At Lane Green First School, we follow the National Curriculum and are guided by the White Rose Scheme, which provides a clear structure and foundation for sequencing the teaching and learning of new concepts. Our mathematics curriculum aims to foster a love for maths in all learners through engaging, challenging and varied opportunities. At Lane Green First School, we provide meaningful and relevant experiences which allow children to become methodical, resilient life-long learners and apply their mathematical understanding in real life contexts. We embed a deeper understanding, relational understanding of maths by utilising a concrete, pictorial, abstract approach, guiding children on their path to mastering mathematical concepts. This is central to the planning and provision of mathematics at Lane Green First School. Learning is carefully sequenced, taking into account what has been taught before, and what knowledge and skills are needed for the next stage of our children’s mathematical development. Children at Lane Green First School are encouraged to become risk takers through exploration and discovery.
A CPA (concrete, pictorial, abstract) approach is incorporated into planning and teaching in order to deepen children’s understanding of mathematical concepts and methods, leading children down the path to achieving maths mastery.
Children are encouraged to use both concrete resources and pictorial representations to guide them in solving problems.

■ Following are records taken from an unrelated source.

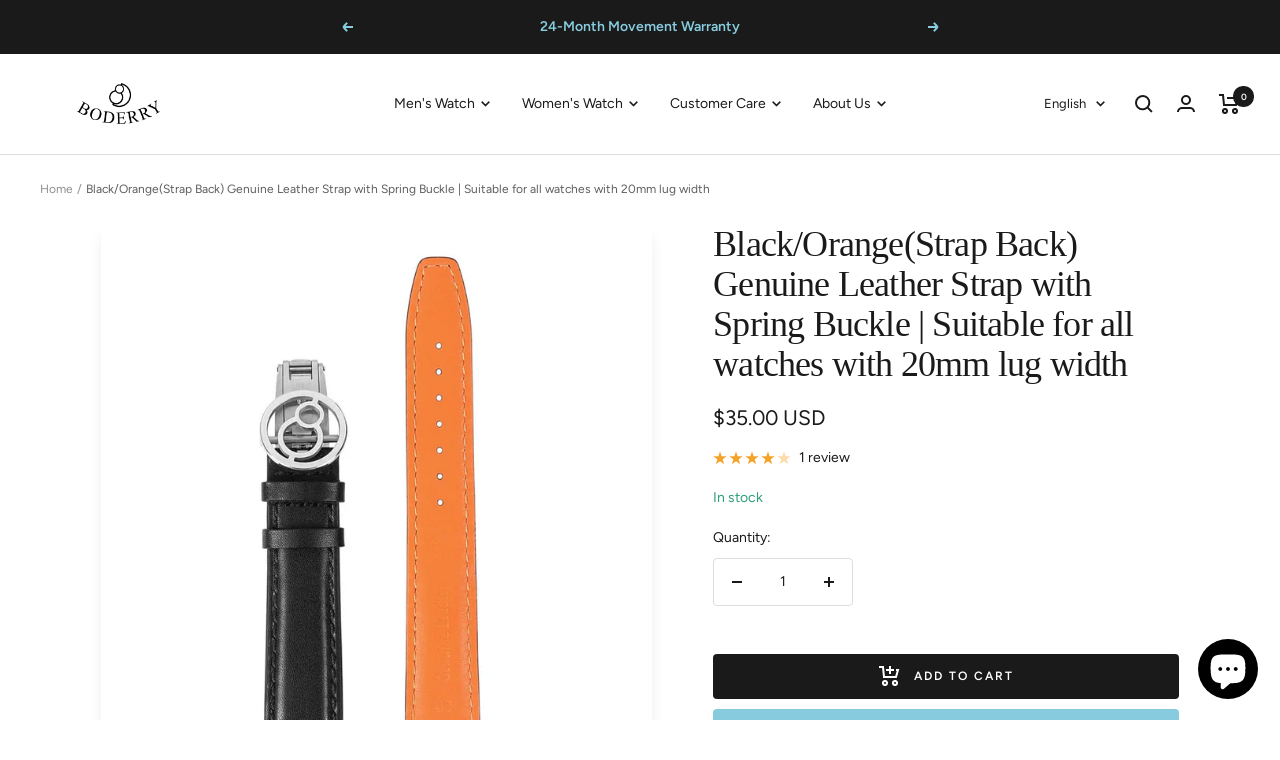

--- FILE ---
content_type: text/html; charset=utf-8
request_url: https://www.boderry.com/en-no/cart?section_id=mini-cart
body_size: -55
content:
<div id="shopify-section-mini-cart" class="shopify-section shopify-section--mini-cart"><cart-drawer section="mini-cart" id="mini-cart" class="mini-cart drawer drawer--large">
  <span class="drawer__overlay"></span>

Children are given the opportunity to reason and solve problems regularly; learning is varied and allows for deep and secure understanding.
Teachers reinforce an expectation that all pupils are capable of achieving high standards in mathematics.
The school’s agreed calculations policy for progression in written and mental calculations is implemented across year groups.
To learn mathematics effectively, some things have to be learned before others, e.g. place value needs to be understood before working with addition and subtraction, addition needs to be learnt before looking at multiplication (as a model of repeated addition).
Pupils develop fluency through practicing key skills, repeating, reinforcing and revising which is all built into planning across the school.
To challenge pupils in each mathematical area, teachers plan challenges that require children to deepen their thinking, often through problem solving and reasoning questions.
Same day intervention is provided for children who are not sufficiently fluent with earlier material to consolidate their understanding.
Children practise their times table recall and accuracy through daily tables practice, which are progressive across each term and year group.
Key facts such as addition facts within 10 are retained through retrieval practice to develop automaticity; this avoids cognitive overload in the working memory and enables pupils to focus on new concepts.
Mathematical vocabulary is explicitly displayed within the classroom – this is discussed with children and they are encouraged to use it independently.
Children work both collaboratively and independently solving problems, which require them to persevere and develop resilience.
Classrooms use working wall displays and more permanent mathematical displays to share good examples of skills so that children can use this to support their workings.
Children’s mathematical work is celebrated during special mentions.
Planning – Does the planning provide opportunities for fluency, reasoning and problem solving? Does the planning adopt a CPA approach, whereby the children can explore mathematical concepts in a variety of ways? Are questions planned for to support children in mastering a deeper understanding of a range of concepts? Is planning relevant and linked where appropriate to real life contexts? How are tasks differentiated? Is there a clear sequence where children build on prior learning?
Monitoring of planning and books – Does the children’s work in books reflect their understanding? Is planning well thought through? Is CPA planned for suitably to ensure resources support the children in understanding different concepts? Is it clear that children have been challenged? Are there a variety of tasks in children’s books?
Pupil voice – Do children enjoy Maths? Are they excited by lessons? Do they have a passion for maths? Are they learning and developing their understanding for a range of concepts? Do they feel they have the opportunity to use these skills and apply them? Are children confident in discussing concepts using mathematical vocabulary? Do they enjoy working in collaboration with their peers?
CPD – Are staff confident in their subject knowledge? Do we provide opportunities for staff to share good practise and ask for support? Are staff given feedback following planning/book scrutinies and opportunities to develop their practice? Are we keeping staff updated with any necessary information regarding the Maths action plan?
Environment – Are classroom displays and working walls purposeful? Are they age appropriate? Do they use correct mathematical vocabulary? Do they support the children? Do the children use the displays and working walls? Are there displays of children’s maths work up in classrooms? Is concrete equipment accessible in classrooms for children to use?
Data – Is the maths data in line with historical End of KS1 data? Does it show progress throughout a child’s school journey? Is the data in line or better than national averages?